Vermentino à l’ombre à Montpeyroux
Pour André Suquet, à la Villa Dondona, à Montpeyroux, la clé de ce millésime se trouvait dans la sauvegarde du potentiel aromatique des vins blancs. Loin des influences maritimes, la conduite de la vigne est un outil essentiel contre la surchauffe des parfums de fruit blanc et d’agrumes. Le vin blanc que produit le domaine, avec sa cuvée Esperel, est un assemblage de Vermentino, Roussanne, Marsanne et Grenache blanc : « nous avons vendangé la totalité des blancs que nous avons terminés lundi 7 septembre. Le millésime est beaucoup plus abondant que l’an dernier et la qualité est belle. Je suis convaincu que le travail en finesse des vins blancs dans notre climat languedocien passe commence par la maîtrise de l’ensoleillement des raisins. Je suis particulièrement heureux cette année du résultat d’une parcelle de vermentino où nous avons mené la vigne sur des structures métalliques pour développer le feuillage et protéger les raisins du soleil sous cette canopée. A l’arrivée, la différence entre ces raisins moins exposés à la lumière et à la chaleur, et les raisins issus de parcelles classiques, est saisissante, en termes de fraîcheur et de précision aromatique. »

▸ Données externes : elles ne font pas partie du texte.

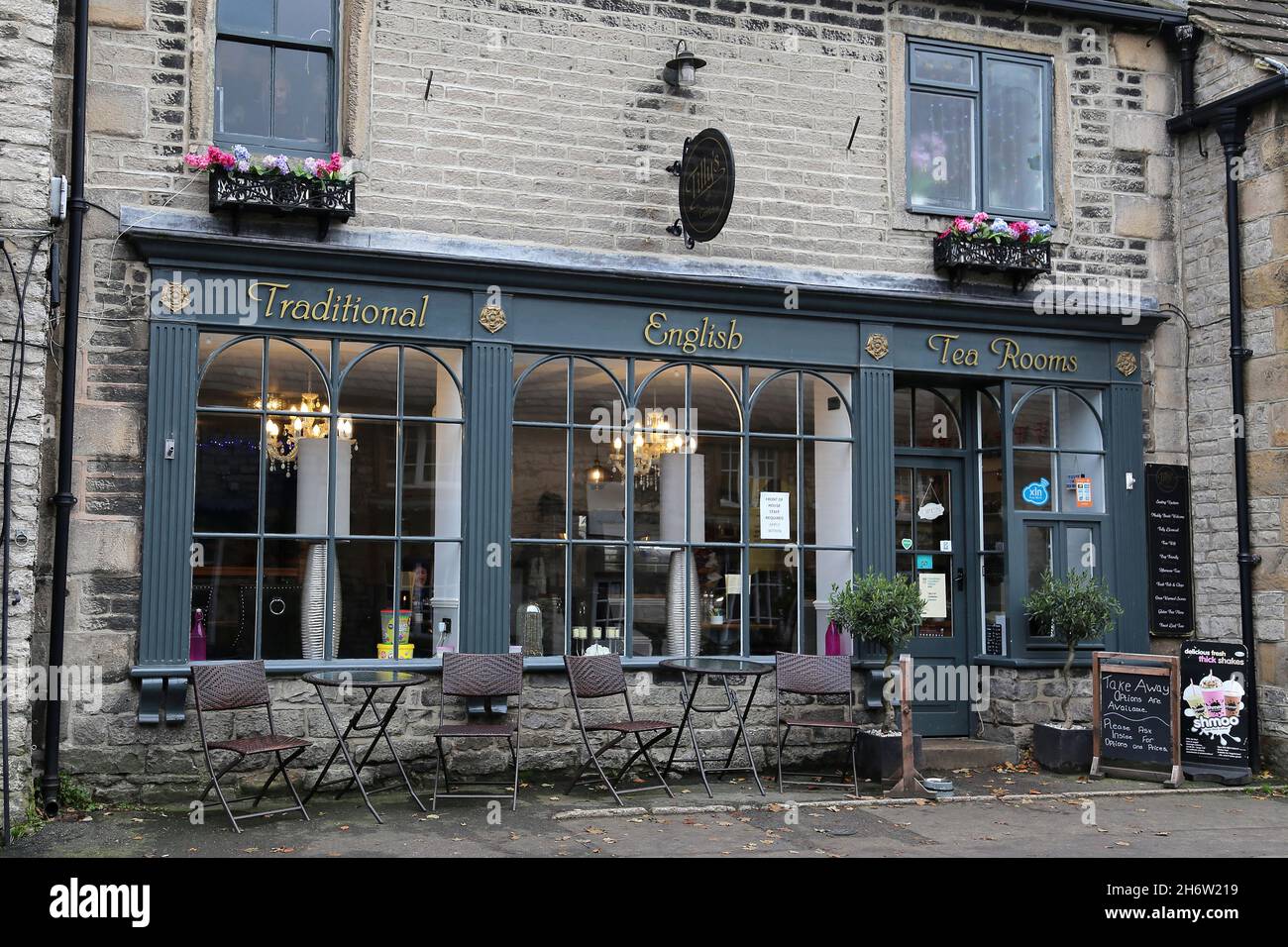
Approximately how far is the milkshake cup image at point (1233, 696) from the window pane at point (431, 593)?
5.68m

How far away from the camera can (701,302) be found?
33.1ft

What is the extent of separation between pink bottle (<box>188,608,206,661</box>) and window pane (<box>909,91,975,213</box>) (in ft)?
20.5

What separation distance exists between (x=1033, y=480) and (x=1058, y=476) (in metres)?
0.22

Picpoul de Pinet : le terroir maritime réussit au piquepoul
Pour le Picpoul de Pinet, la vendange a commencé le 10 septembre, Guy Bascou, président du syndicat de l’appellation et vigneron au domaine de la Condamine l’Evêque : « Nous commençons le 10 et finirons dix jours plus tard. On peut déjà parler d’un millésime très sain. Nous avons eu peu ou pas de vers de la grappe, contrairement à d’autres zones du Languedoc. Nous luttons contre les papillons qui les pondent sur les grappes grâce à la confusion sexuelle par phéromones que nous pratiquons sur les 1200 hectares de l’appellation. Et cela marche !… Nos foyers de pourriture sont donc restreints au maximum. Maintenant, s’il tombe 100 mm dimanche il faudra faire vite derrière pour tout ramasser. Mais on est déjà en bonne situation de maturité. La vendange est compliquée par le fait que cette année, tout est mûr en même temps, les précoces rejoignent les tardifs qui sont très en avance…»
Du point de vue qualité, le Picpoul de Pinet 2015 reste frais : « La particularité de l’appellation Picpoul de Pinet est de produire à Pinet et dans les communes environnantes, un vin blanc sec à partir du cépage piquepoul blanc », rappelle Guy Bascou, « Dans notre climat méditerranéen, rafraîchi par la mer et l’étang de Thau, ce cépage indigène baisse en acide malique quand il mûrit mais conserve des taux d’acidité tartrique qui préservent sa fraîcheur. C’est pourquoi même sur des millésimes très chauds, nous n’avons jamais eu à ajouter d’acide tartrique dans nos vins* et ce n’est pas encore pour cette année ! ».
* L’acide tartrique est un acidifiant des moûts ou des vins. Il est aussi employé pour affranchir les cuves en ciment.
L’ajout d’acide tartrique pour acidifier les moûts et les vins est une pratique autorisée et strictement réglementée. Sur raisins ou moût, l’apport maximal autorisé est de 150 g/hl. Sur vin, il est de 250 g/hl.